• _DATA SHOWN_
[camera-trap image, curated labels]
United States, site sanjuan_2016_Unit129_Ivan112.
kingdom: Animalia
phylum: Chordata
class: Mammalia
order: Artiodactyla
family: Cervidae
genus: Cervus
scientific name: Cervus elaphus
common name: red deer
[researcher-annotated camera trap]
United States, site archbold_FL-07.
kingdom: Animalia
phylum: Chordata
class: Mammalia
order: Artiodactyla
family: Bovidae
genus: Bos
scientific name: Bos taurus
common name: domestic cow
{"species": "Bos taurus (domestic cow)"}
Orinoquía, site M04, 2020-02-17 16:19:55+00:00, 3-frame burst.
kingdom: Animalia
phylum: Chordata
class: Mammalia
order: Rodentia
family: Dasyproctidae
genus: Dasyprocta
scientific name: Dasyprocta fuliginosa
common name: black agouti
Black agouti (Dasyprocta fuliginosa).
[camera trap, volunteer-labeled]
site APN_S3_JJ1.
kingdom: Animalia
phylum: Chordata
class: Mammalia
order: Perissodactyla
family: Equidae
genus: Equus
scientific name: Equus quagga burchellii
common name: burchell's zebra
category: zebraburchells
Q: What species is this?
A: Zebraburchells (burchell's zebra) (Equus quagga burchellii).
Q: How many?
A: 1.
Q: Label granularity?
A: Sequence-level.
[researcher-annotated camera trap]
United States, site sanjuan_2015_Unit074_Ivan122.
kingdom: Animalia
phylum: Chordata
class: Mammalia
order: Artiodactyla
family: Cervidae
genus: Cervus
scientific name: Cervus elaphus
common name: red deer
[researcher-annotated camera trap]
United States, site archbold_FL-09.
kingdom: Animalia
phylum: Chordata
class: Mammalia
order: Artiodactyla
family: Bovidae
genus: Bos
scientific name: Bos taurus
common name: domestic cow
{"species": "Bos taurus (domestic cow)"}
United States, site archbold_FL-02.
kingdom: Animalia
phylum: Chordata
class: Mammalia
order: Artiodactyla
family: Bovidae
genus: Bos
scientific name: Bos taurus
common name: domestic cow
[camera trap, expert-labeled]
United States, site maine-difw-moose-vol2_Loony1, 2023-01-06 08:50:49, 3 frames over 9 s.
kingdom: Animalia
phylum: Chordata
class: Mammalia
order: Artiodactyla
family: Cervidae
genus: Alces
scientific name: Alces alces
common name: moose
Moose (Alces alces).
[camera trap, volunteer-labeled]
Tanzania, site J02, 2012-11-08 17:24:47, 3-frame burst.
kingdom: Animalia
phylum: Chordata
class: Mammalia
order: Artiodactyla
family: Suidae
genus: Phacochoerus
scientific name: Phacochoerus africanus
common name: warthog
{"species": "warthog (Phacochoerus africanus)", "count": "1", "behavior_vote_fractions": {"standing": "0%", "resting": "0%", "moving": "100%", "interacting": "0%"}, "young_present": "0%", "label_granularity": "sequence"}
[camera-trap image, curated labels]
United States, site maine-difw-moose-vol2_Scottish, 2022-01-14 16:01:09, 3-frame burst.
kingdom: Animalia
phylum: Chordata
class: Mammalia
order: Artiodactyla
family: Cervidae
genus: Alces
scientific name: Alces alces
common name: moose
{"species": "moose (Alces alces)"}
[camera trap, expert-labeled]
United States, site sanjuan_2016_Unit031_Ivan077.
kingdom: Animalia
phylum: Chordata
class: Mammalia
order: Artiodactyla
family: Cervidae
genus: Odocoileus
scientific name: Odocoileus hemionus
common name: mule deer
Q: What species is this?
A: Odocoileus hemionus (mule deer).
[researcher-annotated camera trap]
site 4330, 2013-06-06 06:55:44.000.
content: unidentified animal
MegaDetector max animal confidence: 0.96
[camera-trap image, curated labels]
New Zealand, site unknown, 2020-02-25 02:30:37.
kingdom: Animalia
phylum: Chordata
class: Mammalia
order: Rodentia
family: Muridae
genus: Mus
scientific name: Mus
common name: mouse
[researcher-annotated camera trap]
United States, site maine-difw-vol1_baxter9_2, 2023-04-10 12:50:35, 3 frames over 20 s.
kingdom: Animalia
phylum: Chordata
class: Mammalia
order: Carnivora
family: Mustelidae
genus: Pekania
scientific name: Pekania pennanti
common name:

• _WHAT TO PRODUCE_
Please return the records above in their exact form.

• _YOUR RESPONSE_
[camera-trap image, curated labels]
United States, site sanjuan_2016_Unit129_Ivan112.
kingdom: Animalia
phylum: Chordata
class: Mammalia
order: Artiodactyla
family: Cervidae
genus: Cervus
scientific name: Cervus elaphus
common name: red deer
[researcher-annotated camera trap]
United States, site archbold_FL-07.
kingdom: Animalia
phylum: Chordata
class: Mammalia
order: Artiodactyla
family: Bovidae
genus: Bos
scientific name: Bos taurus
common name: domestic cow
{"species": "Bos taurus (domestic cow)"}
Orinoquía, site M04, 2020-02-17 16:19:55+00:00, 3-frame burst.
kingdom: Animalia
phylum: Chordata
class: Mammalia
order: Rodentia
family: Dasyproctidae
genus: Dasyprocta
scientific name: Dasyprocta fuliginosa
common name: black agouti
Black agouti (Dasyprocta fuliginosa).
[camera trap, volunteer-labeled]
site APN_S3_JJ1.
kingdom: Animalia
phylum: Chordata
class: Mammalia
order: Perissodactyla
family: Equidae
genus: Equus
scientific name: Equus quagga burchellii
common name: burchell's zebra
category: zebraburchells
Q: What species is this?
A: Zebraburchells (burchell's zebra) (Equus quagga burchellii).
Q: How many?
A: 1.
Q: Label granularity?
A: Sequence-level.
[researcher-annotated camera trap]
United States, site sanjuan_2015_Unit074_Ivan122.
kingdom: Animalia
phylum: Chordata
class: Mammalia
order: Artiodactyla
family: Cervidae
genus: Cervus
scientific name: Cervus elaphus
common name: red deer
[researcher-annotated camera trap]
United States, site archbold_FL-09.
kingdom: Animalia
phylum: Chordata
class: Mammalia
order: Artiodactyla
family: Bovidae
genus: Bos
scientific name: Bos taurus
common name: domestic cow
{"species": "Bos taurus (domestic cow)"}
United States, site archbold_FL-02.
kingdom: Animalia
phylum: Chordata
class: Mammalia
order: Artiodactyla
family: Bovidae
genus: Bos
scientific name: Bos taurus
common name: domestic cow
[camera trap, expert-labeled]
United States, site maine-difw-moose-vol2_Loony1, 2023-01-06 08:50:49, 3 frames over 9 s.
kingdom: Animalia
phylum: Chordata
class: Mammalia
order: Artiodactyla
family: Cervidae
genus: Alces
scientific name: Alces alces
common name: moose
Moose (Alces alces).
[camera trap, volunteer-labeled]
Tanzania, site J02, 2012-11-08 17:24:47, 3-frame burst.
kingdom: Animalia
phylum: Chordata
class: Mammalia
order: Artiodactyla
family: Suidae
genus: Phacochoerus
scientific name: Phacochoerus africanus
common name: warthog
{"species": "warthog (Phacochoerus africanus)", "count": "1", "behavior_vote_fractions": {"standing": "0%", "resting": "0%", "moving": "100%", "interacting": "0%"}, "young_present": "0%", "label_granularity": "sequence"}
[camera-trap image, curated labels]
United States, site maine-difw-moose-vol2_Scottish, 2022-01-14 16:01:09, 3-frame burst.
kingdom: Animalia
phylum: Chordata
class: Mammalia
order: Artiodactyla
family: Cervidae
genus: Alces
scientific name: Alces alces
common name: moose
{"species": "moose (Alces alces)"}
[camera trap, expert-labeled]
United States, site sanjuan_2016_Unit031_Ivan077.
kingdom: Animalia
phylum: Chordata
class: Mammalia
order: Artiodactyla
family: Cervidae
genus: Odocoileus
scientific name: Odocoileus hemionus
common name: mule deer
Q: What species is this?
A: Odocoileus hemionus (mule deer).
[researcher-annotated camera trap]
site 4330, 2013-06-06 06:55:44.000.
content: unidentified animal
MegaDetector max animal confidence: 0.96
[camera-trap image, curated labels]
New Zealand, site unknown, 2020-02-25 02:30:37.
kingdom: Animalia
phylum: Chordata
class: Mammalia
order: Rodentia
family: Muridae
genus: Mus
scientific name: Mus
common name: mouse
[researcher-annotated camera trap]
United States, site maine-difw-vol1_baxter9_2, 2023-04-10 12:50:35, 3 frames over 20 s.
kingdom: Animalia
phylum: Chordata
class: Mammalia
order: Carnivora
family: Mustelidae
genus: Pekania
scientific name: Pekania pennanti
common name:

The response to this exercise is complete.